* _DATA FOR THIS TASK_
************

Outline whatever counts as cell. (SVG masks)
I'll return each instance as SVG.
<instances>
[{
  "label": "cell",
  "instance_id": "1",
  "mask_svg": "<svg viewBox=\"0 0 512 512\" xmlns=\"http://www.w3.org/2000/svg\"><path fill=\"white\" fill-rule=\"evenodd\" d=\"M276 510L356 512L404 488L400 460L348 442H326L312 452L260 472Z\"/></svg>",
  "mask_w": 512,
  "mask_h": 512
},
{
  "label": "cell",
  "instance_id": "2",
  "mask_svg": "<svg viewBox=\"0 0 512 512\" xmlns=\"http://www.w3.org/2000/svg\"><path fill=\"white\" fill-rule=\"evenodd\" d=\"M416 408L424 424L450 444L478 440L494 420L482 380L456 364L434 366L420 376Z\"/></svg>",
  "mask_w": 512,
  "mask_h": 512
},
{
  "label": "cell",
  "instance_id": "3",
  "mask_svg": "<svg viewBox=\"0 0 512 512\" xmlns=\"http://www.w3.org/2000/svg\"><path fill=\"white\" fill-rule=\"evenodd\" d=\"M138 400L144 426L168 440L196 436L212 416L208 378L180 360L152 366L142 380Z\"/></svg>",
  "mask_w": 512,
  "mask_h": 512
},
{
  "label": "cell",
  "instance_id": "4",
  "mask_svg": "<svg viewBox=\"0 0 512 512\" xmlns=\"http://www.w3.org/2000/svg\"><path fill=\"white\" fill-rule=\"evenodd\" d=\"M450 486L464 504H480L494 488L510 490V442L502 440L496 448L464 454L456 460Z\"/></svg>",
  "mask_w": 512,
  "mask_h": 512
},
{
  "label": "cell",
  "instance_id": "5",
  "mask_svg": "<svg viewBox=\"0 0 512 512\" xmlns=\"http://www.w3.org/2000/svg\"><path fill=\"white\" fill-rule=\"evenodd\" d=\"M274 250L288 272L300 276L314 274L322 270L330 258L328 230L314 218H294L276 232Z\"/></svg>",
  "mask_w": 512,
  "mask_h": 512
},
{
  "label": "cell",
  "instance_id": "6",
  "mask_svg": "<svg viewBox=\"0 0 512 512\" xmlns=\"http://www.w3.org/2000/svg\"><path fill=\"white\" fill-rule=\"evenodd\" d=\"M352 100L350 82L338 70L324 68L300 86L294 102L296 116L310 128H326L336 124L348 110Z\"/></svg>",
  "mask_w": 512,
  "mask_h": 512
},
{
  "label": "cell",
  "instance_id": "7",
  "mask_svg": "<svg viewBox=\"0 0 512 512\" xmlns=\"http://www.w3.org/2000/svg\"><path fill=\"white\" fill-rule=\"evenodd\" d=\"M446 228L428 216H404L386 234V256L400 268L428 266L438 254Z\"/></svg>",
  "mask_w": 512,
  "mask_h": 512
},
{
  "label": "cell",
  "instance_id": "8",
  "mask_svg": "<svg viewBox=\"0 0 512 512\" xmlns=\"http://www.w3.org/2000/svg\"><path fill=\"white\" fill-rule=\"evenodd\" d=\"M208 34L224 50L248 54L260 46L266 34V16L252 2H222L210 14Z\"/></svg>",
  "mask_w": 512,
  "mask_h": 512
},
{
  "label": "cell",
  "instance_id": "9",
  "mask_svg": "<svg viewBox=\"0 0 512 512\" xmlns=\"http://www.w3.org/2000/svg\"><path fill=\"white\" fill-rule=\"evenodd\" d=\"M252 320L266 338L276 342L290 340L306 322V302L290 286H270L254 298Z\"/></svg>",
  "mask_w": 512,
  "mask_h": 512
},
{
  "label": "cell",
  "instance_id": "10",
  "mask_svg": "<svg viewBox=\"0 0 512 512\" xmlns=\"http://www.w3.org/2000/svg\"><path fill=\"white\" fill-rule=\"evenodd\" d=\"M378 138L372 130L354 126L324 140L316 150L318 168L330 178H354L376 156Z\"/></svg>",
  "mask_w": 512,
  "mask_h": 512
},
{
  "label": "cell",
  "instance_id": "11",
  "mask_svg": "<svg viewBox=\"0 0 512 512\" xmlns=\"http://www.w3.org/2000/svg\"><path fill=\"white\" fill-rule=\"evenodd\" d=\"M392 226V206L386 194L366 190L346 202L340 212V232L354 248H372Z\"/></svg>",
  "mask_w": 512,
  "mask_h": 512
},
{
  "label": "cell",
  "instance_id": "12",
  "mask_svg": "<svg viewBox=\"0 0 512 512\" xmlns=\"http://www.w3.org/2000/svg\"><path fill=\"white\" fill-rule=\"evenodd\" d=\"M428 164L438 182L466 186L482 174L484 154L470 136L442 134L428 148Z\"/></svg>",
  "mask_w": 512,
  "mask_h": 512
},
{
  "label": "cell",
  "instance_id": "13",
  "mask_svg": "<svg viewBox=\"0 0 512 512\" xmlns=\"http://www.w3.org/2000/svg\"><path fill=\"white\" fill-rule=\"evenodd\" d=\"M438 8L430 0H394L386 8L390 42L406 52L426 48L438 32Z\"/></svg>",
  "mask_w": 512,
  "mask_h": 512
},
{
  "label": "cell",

************

How many of the lines above contain the word "whatever"? Case counts. Give only the number.

1